Özdoğanlar Kavşağı’nda gerçekleştirilen basın açıklamasında “Hırsızlar halka hesap verecek” sloganları atılırken, 17 Aralık’ın simgelerinden olan ayakkabı kutusu da eylemde yerini aldı.
Emek ve Demokrasi Platformu adına konuşan KESK Dönem Sözcüsü Ertuğrul Alper, Cumhuriyet tarihinin en büyük “yolsuzluk ve rüşvet” skandalının bundan tam iki yıl önce ortaya çıktığını belirterek, “İçinde bakan çocuklarının, bürokratların, iş adamlarının, belediye başkanlarının da yer aldığı operasyonunun yankıları sürerken, hemen ardından 25 Aralık’ta ikinci bir yolsuzluk ve rüşvet dalgası daha geldi” dedi.
İki yıl önce İstanbul’da yapılan iki operasyonun da 'siyasete darbe' değil, 'rüşvet ve yolsuzluk’ operasyonu olduğunu kaydeden Alper, “Bunun böyle olduğu toplumun çok büyük bir kesimi tarafından kabul edilmektedir. Adı rüşvet ve yolsuzluluk operasyonuna karışmış olan bazı siyasilerin kendileri de doğrudan ve dolaylı olarak bu gerçeği itiraf ettikleri bilinen bir gerçektir artık. Ayrıca toplumun sadece muhalif olan değil AKP'ye oy veren kesiminin bile büyük bir kısmı gerek bu isimlerin ve gerekse daha başka bazı siyasilerin rüşvet ve yolsuzluk ilişkisi içinde oldukları kabul edilen bir gerçektir. Rüşvet ve yolsuzluk operasyonuna adı karışan dört bakanın adeta cezalandırılarak sonraki iki seçimde de aday gösterilmemesi bu iddiaların AKP yönetimi tarafından da kabul edildiğini teyit etmektedir” ifadelerini kullandı.

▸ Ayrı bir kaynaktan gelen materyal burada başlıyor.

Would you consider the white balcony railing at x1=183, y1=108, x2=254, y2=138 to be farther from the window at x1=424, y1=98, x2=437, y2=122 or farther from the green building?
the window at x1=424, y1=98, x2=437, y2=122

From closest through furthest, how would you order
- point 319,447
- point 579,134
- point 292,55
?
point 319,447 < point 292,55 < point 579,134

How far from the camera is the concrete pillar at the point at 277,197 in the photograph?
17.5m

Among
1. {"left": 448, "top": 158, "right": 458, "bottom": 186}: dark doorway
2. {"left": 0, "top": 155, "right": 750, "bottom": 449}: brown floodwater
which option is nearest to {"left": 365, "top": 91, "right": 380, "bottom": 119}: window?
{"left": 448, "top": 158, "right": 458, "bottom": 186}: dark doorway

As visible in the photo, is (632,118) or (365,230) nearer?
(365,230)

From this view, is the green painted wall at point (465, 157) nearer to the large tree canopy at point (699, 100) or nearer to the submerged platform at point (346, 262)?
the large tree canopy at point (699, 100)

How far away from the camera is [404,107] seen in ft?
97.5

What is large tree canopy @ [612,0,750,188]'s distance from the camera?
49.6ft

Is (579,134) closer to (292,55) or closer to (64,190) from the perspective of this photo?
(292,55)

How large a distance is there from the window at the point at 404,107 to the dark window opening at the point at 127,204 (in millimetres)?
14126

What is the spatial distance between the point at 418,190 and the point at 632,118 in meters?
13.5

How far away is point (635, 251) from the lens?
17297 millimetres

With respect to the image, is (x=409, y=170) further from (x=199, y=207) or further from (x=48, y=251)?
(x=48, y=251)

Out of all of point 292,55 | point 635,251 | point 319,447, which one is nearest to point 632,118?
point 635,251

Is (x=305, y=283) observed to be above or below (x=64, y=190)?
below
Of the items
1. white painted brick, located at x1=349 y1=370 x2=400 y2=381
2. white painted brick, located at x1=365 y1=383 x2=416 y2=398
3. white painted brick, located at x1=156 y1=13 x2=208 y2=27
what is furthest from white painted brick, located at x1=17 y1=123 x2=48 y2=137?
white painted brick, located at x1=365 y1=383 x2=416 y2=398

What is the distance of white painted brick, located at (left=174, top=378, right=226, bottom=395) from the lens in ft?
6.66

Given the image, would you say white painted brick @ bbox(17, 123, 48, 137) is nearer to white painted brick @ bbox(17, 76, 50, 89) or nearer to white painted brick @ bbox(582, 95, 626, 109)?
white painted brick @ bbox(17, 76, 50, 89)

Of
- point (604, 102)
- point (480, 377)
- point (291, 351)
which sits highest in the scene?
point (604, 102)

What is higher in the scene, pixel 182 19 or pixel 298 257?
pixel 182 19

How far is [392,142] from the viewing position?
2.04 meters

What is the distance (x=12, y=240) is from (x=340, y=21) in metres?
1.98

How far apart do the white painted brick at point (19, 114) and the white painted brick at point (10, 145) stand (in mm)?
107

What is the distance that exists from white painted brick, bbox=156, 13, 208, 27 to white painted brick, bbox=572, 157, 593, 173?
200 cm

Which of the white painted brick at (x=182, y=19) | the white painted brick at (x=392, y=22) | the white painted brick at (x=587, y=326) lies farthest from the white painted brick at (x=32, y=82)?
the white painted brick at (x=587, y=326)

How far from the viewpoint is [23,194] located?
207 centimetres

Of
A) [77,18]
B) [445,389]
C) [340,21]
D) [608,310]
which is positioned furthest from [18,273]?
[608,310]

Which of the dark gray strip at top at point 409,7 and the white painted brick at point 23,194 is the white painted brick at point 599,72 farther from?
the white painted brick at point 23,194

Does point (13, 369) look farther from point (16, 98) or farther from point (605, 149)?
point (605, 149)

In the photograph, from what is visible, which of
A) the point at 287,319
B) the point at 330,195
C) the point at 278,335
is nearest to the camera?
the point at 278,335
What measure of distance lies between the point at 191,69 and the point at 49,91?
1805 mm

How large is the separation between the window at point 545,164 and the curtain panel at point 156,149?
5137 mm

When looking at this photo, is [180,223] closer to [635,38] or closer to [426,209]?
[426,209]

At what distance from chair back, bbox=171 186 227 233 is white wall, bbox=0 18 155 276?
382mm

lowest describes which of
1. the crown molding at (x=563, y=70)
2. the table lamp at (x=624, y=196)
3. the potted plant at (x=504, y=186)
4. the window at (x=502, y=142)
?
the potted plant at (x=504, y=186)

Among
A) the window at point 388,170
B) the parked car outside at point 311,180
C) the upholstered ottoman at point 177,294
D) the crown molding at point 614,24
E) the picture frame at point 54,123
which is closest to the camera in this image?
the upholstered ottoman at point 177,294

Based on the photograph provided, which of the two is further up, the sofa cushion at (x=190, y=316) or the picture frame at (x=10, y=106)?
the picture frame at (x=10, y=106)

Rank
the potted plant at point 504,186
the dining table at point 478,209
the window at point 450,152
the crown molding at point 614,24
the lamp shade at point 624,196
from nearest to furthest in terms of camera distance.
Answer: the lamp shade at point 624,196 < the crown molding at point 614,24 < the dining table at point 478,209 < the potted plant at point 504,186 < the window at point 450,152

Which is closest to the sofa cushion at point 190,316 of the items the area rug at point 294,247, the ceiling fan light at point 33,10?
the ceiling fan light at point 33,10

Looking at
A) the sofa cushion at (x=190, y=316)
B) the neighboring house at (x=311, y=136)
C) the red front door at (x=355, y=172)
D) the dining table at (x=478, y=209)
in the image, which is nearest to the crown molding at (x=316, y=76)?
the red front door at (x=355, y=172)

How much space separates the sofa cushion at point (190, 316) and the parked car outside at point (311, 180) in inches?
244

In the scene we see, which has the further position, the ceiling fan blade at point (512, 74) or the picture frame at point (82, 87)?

AKP iktidarının hâlâ bu yolsuzluk ve rüşvet operasyonlarını siyasete yapılmış bir 'darbe' olarak görmeye devam ederek gerçekleri gizlediğine dikkat çeken Alper, açıklamasında şu görüşlere yer verdi:
“Hatta yolsuzluk ve rüşvet soruşturmaları da takipsizlik kararlarıyla hükümet mensuplarının, ailelerinin ve hükümeti destekleyen kişilerin karıştığı büyük yolsuzluklar ‘aklanmıştır’.
İktidar elindeki yandaş medya imkânlarını da kullanarak yürüttüğü algı yönetimiyle toplumu aldatarak yapılan yolsuzlukları da unutturmaya çalışmaktadır. Şaibe altındaki bir siyasi iktidarın kendisini böyle bir yöntemle aklamaya çalışması 'hukuk devleti' ilkesiyle hiç bağdaşmamaktadır.
17- 25 Aralık tarihi hafızalara AKP’nin yolsuzluk ve hırsızlık tarihi olarak kazınmıştır ve silinmeyecektir. Milletin vicdanında aklanmadılar.
17-25 Aralık 2013 büyük rüşvet ve yolsuzluk operasyonları sonrası yaşananlar, kimin hak-hukuk, adalete, dini ve ahlaki değerlere ne kadar inandığının test edildiği bir süreç olmuştur. Dün meşru yollar ile iktidarı ele geçirenler bugün iktidarın sağladığı çıkarları elden kaçırmamak için her türlü gayri meşru yolu meşru saymakta ve sonuna kadar kullandığı görülmektedir.
Yıllardır adalet ve hukukun üstünlüğü gibi kavramlarla her türlü yolsuzluğun, adaletsizliğin ve hırsızlığın üzerini örtenler, halkın gerçeklerin açığa çıkarılması taleplerini görmezden gelmesi kabul edilemez.”